───── Extrait fourni ─────

Référence: 2007 CF 980

Ottawa, (Ontario), le 1er octobre 2007

En présence de Monsieur le juge Simon Noël 

 

ENTRE :

MARIA GUADALUPE DOMINGUEZ BANDO

demanderesse

et

 

LE MINISTRE DE LA CITOYENNETÉ ET DE L'IMMIGRATION

défendeur

 

MOTIFS DU JUGEMENT ET JUGEMENT

 

[1]               Il s’agit d’une demande de contrôle judiciaire de la décision de la Section de la protection des réfugiés (SPR), rendue le 6 février 2007, selon laquelle la demanderesse n’est pas une réfugiée au sens de la Convention ou une personne à protéger en vertu des articles 96 et 97(1) de la Loi sur l’immigration et la protection des réfugiés, L.C. 2001, c. 27 (LIPR).  

 

I.  Faits

[2]               Née le 9 octobre 1980, la demanderesse est citoyenne mexicaine. Elle est arrivée au Canada le 26 février 2006 et n’a réclamé l’asile que le 16 mai 2006, soit trois mois plus tard.

 

[3]               Entre le 3 décembre 2004 et le 26 février 2006, la demanderesse a été victime de harcèlement, d’extorsion, de chantage et de sévices sexuels par le médecin ophtalmologiste Julio Cesar Machorro ainsi que par ses cousins habillés en policiers. Alors qu’elle travaillait avec le médecin, ce dernier l’aurait violé pendant un déplacement d’affaires le 22 février 2005. En outre, la demanderesse l’aurait dénoncé à trois reprises auprès du Ministère public soit le 15 juin, le 10 août et le 13 décembre 2005. Ses efforts pour rejoindre son frère aîné aux Etats-Unis n’ayant pas aboutis, elle a pris l’avion pour le Canada le 26 février 2006.

 

[4]               Après avoir examiné toute la preuve, la SPR a conclu que la demanderesse était crédible à l’égard de son histoire de violence sexuelle commise contre sa personne ainsi que les propos qu’elle relate suite aux événements.

───── Entrées fournies ─────

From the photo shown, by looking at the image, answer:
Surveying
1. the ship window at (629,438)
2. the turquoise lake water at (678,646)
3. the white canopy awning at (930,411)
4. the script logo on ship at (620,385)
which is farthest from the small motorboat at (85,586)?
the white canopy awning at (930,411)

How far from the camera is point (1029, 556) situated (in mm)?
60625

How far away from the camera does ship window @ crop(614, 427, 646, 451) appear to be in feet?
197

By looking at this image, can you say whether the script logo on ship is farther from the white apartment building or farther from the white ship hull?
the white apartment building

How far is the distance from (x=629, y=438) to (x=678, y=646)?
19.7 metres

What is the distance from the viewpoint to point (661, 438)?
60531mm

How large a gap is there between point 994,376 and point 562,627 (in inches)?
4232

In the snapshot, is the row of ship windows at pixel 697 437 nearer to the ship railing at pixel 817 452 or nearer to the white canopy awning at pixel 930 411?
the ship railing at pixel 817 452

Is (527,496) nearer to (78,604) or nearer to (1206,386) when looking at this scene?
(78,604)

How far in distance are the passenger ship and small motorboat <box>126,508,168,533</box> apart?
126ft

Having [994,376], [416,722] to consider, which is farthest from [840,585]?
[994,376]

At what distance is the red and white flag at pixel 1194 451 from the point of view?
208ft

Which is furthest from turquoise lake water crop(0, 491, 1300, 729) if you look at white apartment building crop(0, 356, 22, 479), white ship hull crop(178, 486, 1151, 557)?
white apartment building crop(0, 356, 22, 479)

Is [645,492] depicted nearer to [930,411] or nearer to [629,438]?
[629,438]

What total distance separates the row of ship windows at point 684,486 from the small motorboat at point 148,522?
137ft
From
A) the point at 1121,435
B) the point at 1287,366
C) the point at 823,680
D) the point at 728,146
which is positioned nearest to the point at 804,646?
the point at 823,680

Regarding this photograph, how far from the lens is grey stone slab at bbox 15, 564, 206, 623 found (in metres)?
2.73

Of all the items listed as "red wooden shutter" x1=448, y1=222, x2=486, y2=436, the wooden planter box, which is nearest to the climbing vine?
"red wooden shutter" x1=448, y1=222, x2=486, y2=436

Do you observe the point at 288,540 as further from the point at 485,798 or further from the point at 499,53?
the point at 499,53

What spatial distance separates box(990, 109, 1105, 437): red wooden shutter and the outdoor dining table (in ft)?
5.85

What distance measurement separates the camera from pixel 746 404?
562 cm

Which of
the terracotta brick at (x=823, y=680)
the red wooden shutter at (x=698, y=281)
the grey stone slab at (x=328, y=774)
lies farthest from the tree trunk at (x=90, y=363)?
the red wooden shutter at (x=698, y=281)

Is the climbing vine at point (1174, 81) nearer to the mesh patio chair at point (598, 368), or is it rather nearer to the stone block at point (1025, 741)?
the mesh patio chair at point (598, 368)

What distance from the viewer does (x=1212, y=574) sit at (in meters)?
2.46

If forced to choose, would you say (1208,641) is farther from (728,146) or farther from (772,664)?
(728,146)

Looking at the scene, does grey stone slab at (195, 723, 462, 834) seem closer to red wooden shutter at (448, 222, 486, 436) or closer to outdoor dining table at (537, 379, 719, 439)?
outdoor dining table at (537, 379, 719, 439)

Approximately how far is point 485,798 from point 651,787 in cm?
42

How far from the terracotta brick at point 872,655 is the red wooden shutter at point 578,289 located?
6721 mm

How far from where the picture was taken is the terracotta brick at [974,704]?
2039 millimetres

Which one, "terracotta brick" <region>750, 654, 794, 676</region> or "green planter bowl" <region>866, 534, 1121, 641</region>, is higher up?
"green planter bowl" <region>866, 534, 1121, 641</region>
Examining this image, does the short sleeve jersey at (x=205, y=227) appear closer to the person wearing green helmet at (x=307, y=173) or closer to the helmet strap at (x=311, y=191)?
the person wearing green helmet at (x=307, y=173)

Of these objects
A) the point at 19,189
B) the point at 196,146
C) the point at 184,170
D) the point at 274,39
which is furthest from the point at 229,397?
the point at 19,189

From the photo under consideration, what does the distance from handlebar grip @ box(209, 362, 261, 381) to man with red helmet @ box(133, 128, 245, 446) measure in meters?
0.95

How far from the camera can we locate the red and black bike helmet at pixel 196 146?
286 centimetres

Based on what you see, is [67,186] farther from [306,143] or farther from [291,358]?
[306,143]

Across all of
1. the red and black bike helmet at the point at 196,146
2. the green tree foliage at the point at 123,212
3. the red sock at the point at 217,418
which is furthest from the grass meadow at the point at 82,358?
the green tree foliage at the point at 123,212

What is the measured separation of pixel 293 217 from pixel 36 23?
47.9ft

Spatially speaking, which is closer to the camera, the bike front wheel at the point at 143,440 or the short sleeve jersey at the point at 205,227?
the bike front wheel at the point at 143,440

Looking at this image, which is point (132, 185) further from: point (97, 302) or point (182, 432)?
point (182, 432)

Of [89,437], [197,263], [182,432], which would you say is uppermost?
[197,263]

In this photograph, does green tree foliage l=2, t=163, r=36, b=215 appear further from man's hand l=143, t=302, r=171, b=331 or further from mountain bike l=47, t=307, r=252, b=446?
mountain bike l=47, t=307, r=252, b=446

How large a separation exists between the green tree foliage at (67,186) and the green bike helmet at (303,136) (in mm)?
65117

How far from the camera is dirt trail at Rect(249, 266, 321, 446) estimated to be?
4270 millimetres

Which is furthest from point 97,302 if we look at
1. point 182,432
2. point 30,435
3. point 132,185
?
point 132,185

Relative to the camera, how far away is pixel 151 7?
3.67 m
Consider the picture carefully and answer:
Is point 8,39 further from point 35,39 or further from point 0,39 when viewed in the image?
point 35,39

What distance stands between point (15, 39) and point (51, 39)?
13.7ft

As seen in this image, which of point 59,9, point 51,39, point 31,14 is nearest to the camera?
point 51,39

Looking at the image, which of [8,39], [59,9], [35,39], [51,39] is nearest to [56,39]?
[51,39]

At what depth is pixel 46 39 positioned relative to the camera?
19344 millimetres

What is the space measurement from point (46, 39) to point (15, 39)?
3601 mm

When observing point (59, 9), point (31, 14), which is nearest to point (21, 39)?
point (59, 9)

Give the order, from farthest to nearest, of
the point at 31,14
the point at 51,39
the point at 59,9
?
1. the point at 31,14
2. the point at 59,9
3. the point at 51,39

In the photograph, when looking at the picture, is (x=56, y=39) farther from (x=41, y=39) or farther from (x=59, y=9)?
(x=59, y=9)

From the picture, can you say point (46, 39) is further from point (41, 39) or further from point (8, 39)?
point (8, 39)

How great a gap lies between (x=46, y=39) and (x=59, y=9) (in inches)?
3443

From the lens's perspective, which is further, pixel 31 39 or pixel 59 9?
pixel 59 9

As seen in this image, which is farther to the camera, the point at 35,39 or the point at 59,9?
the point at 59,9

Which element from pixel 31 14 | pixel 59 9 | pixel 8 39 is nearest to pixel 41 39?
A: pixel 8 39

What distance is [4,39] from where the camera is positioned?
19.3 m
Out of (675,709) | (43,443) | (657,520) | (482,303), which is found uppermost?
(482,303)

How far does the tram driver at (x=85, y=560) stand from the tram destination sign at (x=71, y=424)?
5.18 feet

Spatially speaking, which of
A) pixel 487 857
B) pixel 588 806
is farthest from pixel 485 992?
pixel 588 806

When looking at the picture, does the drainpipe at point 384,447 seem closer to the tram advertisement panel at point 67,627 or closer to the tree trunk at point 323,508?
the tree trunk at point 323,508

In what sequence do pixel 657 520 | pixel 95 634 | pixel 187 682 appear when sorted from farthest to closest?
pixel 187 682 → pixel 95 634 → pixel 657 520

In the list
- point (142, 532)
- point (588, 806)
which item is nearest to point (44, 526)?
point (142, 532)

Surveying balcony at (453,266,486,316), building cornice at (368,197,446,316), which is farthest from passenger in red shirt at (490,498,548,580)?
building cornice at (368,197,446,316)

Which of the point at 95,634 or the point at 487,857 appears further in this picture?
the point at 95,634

─────

Votre objectif |
Recopiez sans modification le passage de l'extrait fourni qui commence par « MOTIFS DU JUGEMENT » et se termine par « c. 27 (LIPR). ». Les entrées constituent un matériau distinct de l'extrait fourni.

Réponse attendue |
MOTIFS DU JUGEMENT ET JUGEMENT

 

[1]               Il s’agit d’une demande de contrôle judiciaire de la décision de la Section de la protection des réfugiés (SPR), rendue le 6 février 2007, selon laquelle la demanderesse n’est pas une réfugiée au sens de la Convention ou une personne à protéger en vertu des articles 96 et 97(1) de la Loi sur l’immigration et la protection des réfugiés, L.C. 2001, c. 27 (LIPR).